→ **STATED TASK**
Please rewrite the lines as a JSON list of strings, one string per line and blank lines omitted, starting at the line that contains "At what distance from where" and stopping after the final line.

→ **STORED ROWS**
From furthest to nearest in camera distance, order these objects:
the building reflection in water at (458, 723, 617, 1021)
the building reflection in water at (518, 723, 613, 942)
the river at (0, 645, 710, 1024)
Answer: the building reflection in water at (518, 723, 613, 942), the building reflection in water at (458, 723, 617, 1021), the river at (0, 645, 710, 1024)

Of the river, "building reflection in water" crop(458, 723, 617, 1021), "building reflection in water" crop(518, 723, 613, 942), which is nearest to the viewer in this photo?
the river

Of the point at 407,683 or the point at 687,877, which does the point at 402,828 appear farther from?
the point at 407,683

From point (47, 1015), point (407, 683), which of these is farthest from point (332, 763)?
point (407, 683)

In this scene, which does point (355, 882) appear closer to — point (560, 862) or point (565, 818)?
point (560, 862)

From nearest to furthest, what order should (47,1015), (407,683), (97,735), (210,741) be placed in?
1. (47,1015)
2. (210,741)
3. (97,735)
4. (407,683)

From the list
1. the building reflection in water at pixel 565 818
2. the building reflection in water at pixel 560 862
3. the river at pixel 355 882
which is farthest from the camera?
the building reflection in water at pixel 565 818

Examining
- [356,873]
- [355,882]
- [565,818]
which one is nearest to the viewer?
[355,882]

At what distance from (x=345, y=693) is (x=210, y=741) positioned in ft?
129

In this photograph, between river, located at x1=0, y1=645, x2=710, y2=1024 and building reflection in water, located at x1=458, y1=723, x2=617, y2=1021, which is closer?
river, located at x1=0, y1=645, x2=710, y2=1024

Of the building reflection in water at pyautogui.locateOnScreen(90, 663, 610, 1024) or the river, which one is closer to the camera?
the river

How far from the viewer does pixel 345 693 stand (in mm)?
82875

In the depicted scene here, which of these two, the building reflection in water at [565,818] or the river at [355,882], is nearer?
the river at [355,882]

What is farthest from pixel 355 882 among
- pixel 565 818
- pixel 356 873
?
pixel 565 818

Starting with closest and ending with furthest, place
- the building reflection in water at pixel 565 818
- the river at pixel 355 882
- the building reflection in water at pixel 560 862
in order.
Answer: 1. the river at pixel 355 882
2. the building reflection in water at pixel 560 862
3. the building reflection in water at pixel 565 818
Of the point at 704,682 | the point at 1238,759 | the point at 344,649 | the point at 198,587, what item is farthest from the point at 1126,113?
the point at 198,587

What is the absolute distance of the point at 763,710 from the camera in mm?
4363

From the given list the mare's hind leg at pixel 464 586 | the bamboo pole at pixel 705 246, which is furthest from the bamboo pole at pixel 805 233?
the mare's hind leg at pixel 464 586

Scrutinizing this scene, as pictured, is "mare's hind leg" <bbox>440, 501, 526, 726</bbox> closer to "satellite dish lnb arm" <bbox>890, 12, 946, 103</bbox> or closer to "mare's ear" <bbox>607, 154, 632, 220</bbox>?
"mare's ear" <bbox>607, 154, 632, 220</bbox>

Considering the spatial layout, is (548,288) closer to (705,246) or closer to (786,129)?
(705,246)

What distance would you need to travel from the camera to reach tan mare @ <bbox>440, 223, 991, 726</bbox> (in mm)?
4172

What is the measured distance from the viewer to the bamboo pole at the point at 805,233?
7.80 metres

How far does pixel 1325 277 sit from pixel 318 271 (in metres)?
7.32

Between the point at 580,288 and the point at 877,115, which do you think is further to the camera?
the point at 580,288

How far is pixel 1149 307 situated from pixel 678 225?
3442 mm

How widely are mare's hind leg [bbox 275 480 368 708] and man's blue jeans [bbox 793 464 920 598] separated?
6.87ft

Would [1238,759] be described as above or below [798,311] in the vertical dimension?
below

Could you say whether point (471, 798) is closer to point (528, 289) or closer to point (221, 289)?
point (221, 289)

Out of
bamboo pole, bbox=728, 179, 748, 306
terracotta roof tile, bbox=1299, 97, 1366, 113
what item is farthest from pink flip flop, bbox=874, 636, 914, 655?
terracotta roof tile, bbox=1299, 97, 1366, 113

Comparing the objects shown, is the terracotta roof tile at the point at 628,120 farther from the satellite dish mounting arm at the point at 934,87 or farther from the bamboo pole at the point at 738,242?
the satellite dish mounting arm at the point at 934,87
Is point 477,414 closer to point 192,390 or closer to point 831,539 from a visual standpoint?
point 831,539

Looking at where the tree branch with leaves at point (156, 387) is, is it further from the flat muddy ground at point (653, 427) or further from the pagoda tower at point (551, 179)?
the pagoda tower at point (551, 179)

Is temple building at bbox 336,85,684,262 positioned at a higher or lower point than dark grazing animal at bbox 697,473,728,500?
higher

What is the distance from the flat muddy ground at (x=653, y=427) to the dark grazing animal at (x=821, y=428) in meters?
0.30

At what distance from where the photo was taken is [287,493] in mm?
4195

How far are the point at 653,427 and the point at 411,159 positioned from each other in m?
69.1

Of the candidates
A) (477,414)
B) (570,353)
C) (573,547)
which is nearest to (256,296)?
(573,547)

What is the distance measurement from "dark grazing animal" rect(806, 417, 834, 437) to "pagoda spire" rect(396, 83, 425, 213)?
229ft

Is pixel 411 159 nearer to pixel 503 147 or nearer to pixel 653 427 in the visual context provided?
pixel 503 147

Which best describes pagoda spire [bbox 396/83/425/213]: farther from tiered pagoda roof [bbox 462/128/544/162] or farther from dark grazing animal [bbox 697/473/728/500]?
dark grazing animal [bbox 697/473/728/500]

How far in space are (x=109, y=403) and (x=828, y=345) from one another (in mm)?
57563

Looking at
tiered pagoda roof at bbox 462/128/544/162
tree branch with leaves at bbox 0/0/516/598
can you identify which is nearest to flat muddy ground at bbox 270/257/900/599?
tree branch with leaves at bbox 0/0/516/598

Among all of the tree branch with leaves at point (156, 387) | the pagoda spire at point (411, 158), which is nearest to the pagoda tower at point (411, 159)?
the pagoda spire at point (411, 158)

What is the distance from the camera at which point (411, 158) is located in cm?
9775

→ **WRITTEN SOLUTION**
[
  "At what distance from where the photo was taken is [287,493] in mm?",
  "4195",
  "How far are the point at 653,427 and the point at 411,159 positioned from each other in m?",
  "69.1",
  "Of the candidates",
  "A) (477,414)",
  "B) (570,353)",
  "C) (573,547)",
  "which is nearest to (256,296)?",
  "(573,547)",
  "What is the distance measurement from \"dark grazing animal\" rect(806, 417, 834, 437) to \"pagoda spire\" rect(396, 83, 425, 213)?",
  "229ft",
  "Is pixel 411 159 nearer to pixel 503 147 or nearer to pixel 653 427 in the visual context provided?",
  "pixel 503 147",
  "Which best describes pagoda spire [bbox 396/83/425/213]: farther from tiered pagoda roof [bbox 462/128/544/162] or farther from dark grazing animal [bbox 697/473/728/500]?",
  "dark grazing animal [bbox 697/473/728/500]",
  "How far in space are (x=109, y=403) and (x=828, y=345) from one another (in mm)?",
  "57563",
  "Looking at",
  "tiered pagoda roof at bbox 462/128/544/162",
  "tree branch with leaves at bbox 0/0/516/598",
  "can you identify which is nearest to flat muddy ground at bbox 270/257/900/599?",
  "tree branch with leaves at bbox 0/0/516/598",
  "Among all of the tree branch with leaves at point (156, 387) | the pagoda spire at point (411, 158), which is nearest to the pagoda tower at point (411, 159)?",
  "the pagoda spire at point (411, 158)",
  "What is the distance from the camera at which point (411, 158) is located in cm?",
  "9775"
]